* Consignes à suivre
Poursuivez l'article sur les participations du fonds souverain saoudien dans les groupes pétroliers européens, en reprenant juste après sa dernière phrase.

* Extrait source
★ ★ ★

Arabie Saoudite: poker menteur et coups financiers juteux


Le fonds souverain saoudien a accumulé discrètement au cours des dernières semaines des participations dans plusieurs grands groupes pétroliers européens dont Royal Dutch Shell, Total, ENI ou Equinor. Il a empoché au passage une plus-value estimée à 500 millions de dollars.

L’information est passée assez inaperçue. Au cours des dernières semaines, le fonds souverain de l’Arabie Saoudite, Public investment fund, a accumulé discrètement, selon le Wall Street Journal, des participations dans quatre grandes compagnies pétrolières européennes. Il s’agit du groupe Anglo-Néerlandais Royal Dutch Shell, du Français Total, du Norvégien Equinor et de l’Italien Eni. L’investissement total représenterait plus d’un milliard de dollars. Cela explique en partie pourquoi les cours de ses compagnies, après s’être effondrés au début du mois de mars avec la dégringolade des prix du baril de pétrole, se sont fortement redressés depuis. Ils ont enregistrés depuis le 18 mars des gains spectaculaires de 88% pour Royal Dutch Shell, 51% pour Equinor 50% pour Total et 41% pour l’ENI!

★ ★ ★

[Enregistrements extraits]
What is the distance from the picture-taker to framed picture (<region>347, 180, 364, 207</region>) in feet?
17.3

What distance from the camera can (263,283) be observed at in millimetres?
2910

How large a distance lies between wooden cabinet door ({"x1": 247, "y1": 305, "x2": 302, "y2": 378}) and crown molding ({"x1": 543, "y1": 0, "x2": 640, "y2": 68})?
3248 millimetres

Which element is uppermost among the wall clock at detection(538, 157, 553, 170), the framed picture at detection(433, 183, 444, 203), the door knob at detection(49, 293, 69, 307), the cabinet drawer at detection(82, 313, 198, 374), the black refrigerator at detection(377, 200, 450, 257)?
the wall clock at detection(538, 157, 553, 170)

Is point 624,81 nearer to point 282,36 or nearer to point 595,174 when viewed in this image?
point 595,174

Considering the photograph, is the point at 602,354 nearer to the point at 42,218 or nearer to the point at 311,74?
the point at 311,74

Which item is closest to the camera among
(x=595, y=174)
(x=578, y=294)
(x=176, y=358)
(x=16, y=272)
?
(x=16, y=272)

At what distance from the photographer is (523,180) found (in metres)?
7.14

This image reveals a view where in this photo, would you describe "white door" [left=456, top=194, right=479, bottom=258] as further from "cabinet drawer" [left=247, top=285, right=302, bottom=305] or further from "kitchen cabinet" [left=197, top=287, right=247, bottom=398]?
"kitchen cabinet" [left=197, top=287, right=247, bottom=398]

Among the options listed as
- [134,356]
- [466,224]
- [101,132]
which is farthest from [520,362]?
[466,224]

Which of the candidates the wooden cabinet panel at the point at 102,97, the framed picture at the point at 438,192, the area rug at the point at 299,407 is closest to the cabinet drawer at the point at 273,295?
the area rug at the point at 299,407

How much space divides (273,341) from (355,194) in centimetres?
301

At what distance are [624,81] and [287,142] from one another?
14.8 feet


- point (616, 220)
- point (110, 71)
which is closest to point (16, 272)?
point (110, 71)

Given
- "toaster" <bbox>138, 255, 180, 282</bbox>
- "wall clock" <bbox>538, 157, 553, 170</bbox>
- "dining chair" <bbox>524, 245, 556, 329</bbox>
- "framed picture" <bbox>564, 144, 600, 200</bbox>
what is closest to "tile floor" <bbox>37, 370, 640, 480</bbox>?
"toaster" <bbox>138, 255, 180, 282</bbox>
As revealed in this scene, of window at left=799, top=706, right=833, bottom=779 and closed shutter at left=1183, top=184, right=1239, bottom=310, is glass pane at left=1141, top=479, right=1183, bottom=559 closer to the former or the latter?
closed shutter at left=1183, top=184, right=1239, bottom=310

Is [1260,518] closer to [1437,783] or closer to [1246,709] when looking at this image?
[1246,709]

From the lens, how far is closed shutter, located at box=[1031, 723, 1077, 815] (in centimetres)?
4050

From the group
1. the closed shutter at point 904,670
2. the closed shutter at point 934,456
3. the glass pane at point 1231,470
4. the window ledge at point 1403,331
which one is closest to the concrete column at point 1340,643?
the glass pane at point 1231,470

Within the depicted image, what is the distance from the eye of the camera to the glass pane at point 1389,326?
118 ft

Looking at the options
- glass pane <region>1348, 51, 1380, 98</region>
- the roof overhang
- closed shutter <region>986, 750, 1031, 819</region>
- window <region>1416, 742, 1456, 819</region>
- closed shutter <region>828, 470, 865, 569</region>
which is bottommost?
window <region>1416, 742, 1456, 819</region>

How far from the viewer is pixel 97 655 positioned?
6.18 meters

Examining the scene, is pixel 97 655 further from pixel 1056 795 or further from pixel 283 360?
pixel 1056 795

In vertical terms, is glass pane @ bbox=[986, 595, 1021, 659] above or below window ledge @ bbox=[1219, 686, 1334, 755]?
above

★ ★ ★

* Réponse au problème
Selon une source  anonyme citée par l’agence Reuters, «les Saoudiens ont acheté presque tous les jours au cours des dernières semaines, surtout depuis que les cours des actions de nombre de ses sociétés ont subi d’importantes corrections…». Selon cette même source, le fonds souverain saoudien aurait également procédé à d’autres acquisitions de participations dont l’identité n’a pas été dévoilée. Présidé par le prince héritier Mohamed ben Salman, ce fonds gère plus de 300 milliards de dollars d’actifs. Selon le Wall Street Journal, l’Arabie Saoudite pourrait continuer à procéder à des investissements similaires.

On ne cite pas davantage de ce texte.